If the duo blocked the female’s nephropores (her urine-producing glands), the males never showed her any interest. If they met, they did so aggressively. But when the duo injected female urine into the water, things took a more lustful turn, and the males quickly seized the females in an amorous grip. Female urine is clearly a turn-on for males.
But the female doesn’t want just any male – she’s after the best, and she makes her suitors prove their mettle by besting her in a test of strength. As he draws near, she responds aggressively, even though it was her who attracted him in the first place. No quarter is given in these fights. The female only stops resisting if the male can flip her over so that he can deposit his sperm on her underside.
To our ears, the buzz of a mosquito is intensely irritating and a sign of itchiness to come, but to theirs, it’s a lover’s serenade. The high-pitched drone of a female is a siren’s song that attracts male mosquitoes. And a new study shows that when the two love-bugs meet, they perform a duet, matching each other’s buzzing frequency with careful precision.
The female Aedes aegypti mosquito (the carrier of both dengue and yellow fever) beats her wings with a fundamental frequency of about 400Hz, producing a pitch just slightly lower than concert A. Males on the other hand, have a fundamental frequency of around 600Hz, about one D above middle C.

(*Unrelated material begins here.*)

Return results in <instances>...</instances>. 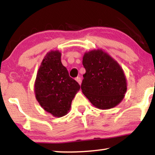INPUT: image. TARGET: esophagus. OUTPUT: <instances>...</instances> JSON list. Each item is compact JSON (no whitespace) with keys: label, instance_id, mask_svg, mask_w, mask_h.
<instances>
[{"label":"esophagus","instance_id":"esophagus-1","mask_svg":"<svg viewBox=\"0 0 155 155\" xmlns=\"http://www.w3.org/2000/svg\"><path fill=\"white\" fill-rule=\"evenodd\" d=\"M76 81L78 82V83H79L80 85H81V79L80 77H76Z\"/></svg>","mask_w":155,"mask_h":155}]
</instances>
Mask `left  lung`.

Lauren Cator and colleagues from Cornell University discovered the sonic secrets of courting mosquitoes by tethering individuals to pins and moving the females past the males. On two-thirds of these fly-bys, the amorous mosquitoes harmonised. Neither took the lead – instead, both buzzers shifted their flight tones so that the male’s second harmonic (the second multiple of his fundamental frequency) and the female’s third had a mutual frequency of about 1,200 Hz. They synchronised in this way for about 10 seconds.
You might not be that impressed to receive a clump of grass or branches on a first date, but a boto dolphin might think differently. A new study suggests that these Amazonian dolphins wave bits of flotsam to attract mates.
The boto is a freshwater river dolphin that swims through the currents of the Amazon and the Orinoco. They are elusive creatures that are difficult to study, so very little is known about their social lives.
Tony Martin from the University of St Andrews spent three years in the Amazonian Mamiraua reserve studying the behaviour of botos. During this time, he spotted over 200 groups of dolphins playing with objects, a behaviour that other scientists have noted throughout the animals’ range and was recently filmed in the “Fresh Water” episode of Planet Earth.
The botos pick up branches, sticks, vegetations and lumps of clay in their mouths, often thrashing them against the water surface or throwing them with jerks of the head. None of the objects are edible and the carriers often swim in a ritualised way, spinning slowly with their head above the water.